▶ [Written exercise]: Starting at the line that holds "Comparing point (301, 354)", copy every line exactly through the end of the data, and no others.

▶ [Dataset rows]:
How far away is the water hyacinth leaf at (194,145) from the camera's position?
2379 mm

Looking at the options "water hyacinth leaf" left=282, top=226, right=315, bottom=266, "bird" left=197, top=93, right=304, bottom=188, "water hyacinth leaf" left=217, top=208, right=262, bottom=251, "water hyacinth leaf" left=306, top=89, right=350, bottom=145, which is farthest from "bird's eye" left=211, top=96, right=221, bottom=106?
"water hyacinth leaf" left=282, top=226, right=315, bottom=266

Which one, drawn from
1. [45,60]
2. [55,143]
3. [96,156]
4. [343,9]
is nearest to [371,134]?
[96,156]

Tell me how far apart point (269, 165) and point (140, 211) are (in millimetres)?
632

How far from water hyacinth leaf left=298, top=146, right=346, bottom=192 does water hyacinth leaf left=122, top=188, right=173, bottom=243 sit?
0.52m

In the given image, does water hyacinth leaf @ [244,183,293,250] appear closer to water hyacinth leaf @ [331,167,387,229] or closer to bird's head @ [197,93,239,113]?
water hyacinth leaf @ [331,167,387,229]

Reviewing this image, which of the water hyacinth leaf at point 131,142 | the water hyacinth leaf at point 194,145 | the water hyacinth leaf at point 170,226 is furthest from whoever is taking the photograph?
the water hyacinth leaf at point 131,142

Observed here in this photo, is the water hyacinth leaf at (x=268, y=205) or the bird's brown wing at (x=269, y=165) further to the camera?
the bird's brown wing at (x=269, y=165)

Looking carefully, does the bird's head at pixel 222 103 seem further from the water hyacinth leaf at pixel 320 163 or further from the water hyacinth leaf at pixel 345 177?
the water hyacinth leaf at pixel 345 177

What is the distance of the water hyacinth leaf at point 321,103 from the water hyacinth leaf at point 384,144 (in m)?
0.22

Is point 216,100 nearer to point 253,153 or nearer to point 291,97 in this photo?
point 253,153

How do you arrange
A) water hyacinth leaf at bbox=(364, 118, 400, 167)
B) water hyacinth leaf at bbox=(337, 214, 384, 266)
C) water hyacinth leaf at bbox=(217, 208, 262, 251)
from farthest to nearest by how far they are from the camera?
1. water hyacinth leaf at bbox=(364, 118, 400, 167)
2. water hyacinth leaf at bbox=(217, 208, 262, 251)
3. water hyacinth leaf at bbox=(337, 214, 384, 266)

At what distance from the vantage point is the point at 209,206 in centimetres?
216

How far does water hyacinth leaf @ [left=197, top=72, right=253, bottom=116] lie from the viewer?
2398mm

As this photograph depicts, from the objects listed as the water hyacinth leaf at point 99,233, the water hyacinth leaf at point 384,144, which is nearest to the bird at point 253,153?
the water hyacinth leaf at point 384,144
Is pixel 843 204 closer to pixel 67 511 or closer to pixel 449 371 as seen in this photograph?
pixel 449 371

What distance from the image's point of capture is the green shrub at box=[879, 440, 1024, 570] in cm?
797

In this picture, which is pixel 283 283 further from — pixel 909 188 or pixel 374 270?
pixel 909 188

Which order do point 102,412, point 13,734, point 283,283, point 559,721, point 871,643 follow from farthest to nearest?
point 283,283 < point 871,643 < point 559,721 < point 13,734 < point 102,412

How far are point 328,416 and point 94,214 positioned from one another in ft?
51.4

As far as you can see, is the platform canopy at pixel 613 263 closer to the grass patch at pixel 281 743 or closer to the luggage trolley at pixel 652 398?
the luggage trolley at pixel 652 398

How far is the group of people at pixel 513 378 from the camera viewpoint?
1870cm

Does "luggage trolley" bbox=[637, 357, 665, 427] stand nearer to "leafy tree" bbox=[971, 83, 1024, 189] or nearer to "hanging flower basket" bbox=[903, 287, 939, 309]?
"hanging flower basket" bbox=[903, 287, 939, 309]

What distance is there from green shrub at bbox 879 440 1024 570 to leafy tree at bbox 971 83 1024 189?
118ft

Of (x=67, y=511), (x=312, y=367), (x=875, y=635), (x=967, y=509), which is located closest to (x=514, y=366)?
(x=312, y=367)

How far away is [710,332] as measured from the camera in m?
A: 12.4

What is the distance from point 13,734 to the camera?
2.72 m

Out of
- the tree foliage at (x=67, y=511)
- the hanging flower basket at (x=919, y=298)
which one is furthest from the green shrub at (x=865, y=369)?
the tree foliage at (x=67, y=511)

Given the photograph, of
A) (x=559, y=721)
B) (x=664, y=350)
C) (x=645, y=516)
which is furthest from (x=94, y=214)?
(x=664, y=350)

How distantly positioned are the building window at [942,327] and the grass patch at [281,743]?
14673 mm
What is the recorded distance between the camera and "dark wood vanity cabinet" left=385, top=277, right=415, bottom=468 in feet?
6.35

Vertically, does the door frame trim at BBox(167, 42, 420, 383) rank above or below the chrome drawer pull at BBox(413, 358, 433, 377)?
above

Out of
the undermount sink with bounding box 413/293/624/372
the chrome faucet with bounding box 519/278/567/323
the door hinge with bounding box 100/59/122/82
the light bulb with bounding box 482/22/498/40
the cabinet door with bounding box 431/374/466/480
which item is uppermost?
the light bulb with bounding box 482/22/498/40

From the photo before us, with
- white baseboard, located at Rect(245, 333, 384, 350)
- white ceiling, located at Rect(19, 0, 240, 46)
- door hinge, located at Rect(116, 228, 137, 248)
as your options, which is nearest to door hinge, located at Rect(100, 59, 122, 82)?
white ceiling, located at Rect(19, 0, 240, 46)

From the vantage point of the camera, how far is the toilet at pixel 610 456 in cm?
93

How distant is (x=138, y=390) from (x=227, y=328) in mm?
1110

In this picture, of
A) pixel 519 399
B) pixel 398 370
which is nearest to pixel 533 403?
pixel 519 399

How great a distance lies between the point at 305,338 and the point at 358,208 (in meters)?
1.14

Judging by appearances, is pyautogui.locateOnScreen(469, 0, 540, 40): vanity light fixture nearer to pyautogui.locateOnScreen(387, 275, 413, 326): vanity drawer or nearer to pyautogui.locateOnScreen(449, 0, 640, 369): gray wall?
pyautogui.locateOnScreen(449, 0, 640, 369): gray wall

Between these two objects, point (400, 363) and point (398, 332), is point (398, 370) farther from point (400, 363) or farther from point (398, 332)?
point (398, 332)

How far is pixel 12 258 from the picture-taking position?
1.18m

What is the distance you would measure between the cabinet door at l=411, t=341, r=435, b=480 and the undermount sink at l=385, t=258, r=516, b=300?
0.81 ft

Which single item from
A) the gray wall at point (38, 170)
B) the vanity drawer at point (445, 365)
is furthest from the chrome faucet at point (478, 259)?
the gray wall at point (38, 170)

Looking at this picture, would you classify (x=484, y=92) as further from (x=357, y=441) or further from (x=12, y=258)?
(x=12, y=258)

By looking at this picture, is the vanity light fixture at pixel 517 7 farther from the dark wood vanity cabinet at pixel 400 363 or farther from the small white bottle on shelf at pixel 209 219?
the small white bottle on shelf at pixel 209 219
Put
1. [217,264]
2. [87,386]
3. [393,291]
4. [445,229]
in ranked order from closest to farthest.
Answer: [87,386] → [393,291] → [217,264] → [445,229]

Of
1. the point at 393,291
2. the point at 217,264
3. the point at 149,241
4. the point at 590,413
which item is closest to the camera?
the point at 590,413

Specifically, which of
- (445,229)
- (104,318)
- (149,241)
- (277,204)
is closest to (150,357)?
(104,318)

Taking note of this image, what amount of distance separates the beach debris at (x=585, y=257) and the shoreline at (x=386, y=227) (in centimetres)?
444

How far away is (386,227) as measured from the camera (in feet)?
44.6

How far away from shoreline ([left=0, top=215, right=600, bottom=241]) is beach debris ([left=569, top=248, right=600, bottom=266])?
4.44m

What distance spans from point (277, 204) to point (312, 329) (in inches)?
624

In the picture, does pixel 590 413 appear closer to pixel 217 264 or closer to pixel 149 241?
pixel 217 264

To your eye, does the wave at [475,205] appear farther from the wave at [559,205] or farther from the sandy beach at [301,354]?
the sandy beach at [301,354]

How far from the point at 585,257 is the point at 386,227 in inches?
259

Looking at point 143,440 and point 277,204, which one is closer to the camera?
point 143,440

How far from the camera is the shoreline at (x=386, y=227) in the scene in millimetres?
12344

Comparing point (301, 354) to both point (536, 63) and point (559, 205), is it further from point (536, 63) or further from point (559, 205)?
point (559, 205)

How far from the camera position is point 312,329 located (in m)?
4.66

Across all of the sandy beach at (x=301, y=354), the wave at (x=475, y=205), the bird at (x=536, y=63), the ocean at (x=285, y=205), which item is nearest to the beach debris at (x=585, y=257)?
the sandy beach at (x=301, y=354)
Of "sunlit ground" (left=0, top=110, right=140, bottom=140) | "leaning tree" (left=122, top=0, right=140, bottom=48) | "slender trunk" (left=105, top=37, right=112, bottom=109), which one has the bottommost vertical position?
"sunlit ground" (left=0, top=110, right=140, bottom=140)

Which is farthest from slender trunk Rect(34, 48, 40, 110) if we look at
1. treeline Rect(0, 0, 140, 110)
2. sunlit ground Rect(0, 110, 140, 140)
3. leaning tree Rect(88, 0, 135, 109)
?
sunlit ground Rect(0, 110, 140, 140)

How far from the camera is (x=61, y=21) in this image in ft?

▶ [Answer]:
Comparing point (301, 354) to both point (536, 63) and point (559, 205), is it further from point (536, 63) or further from point (559, 205)?
point (559, 205)

How far from the camera position is point 312,329 located (in m)?
4.66

Across all of the sandy beach at (x=301, y=354), the wave at (x=475, y=205), the bird at (x=536, y=63), the ocean at (x=285, y=205), which item is nearest to the beach debris at (x=585, y=257)?
the sandy beach at (x=301, y=354)
Of "sunlit ground" (left=0, top=110, right=140, bottom=140) | "leaning tree" (left=122, top=0, right=140, bottom=48) | "slender trunk" (left=105, top=37, right=112, bottom=109), which one has the bottommost vertical position?
"sunlit ground" (left=0, top=110, right=140, bottom=140)

Which is farthest from slender trunk Rect(34, 48, 40, 110) if we look at
1. treeline Rect(0, 0, 140, 110)
2. sunlit ground Rect(0, 110, 140, 140)
3. leaning tree Rect(88, 0, 135, 109)
?
sunlit ground Rect(0, 110, 140, 140)

How far from the camera is (x=61, y=21) in this image in ft?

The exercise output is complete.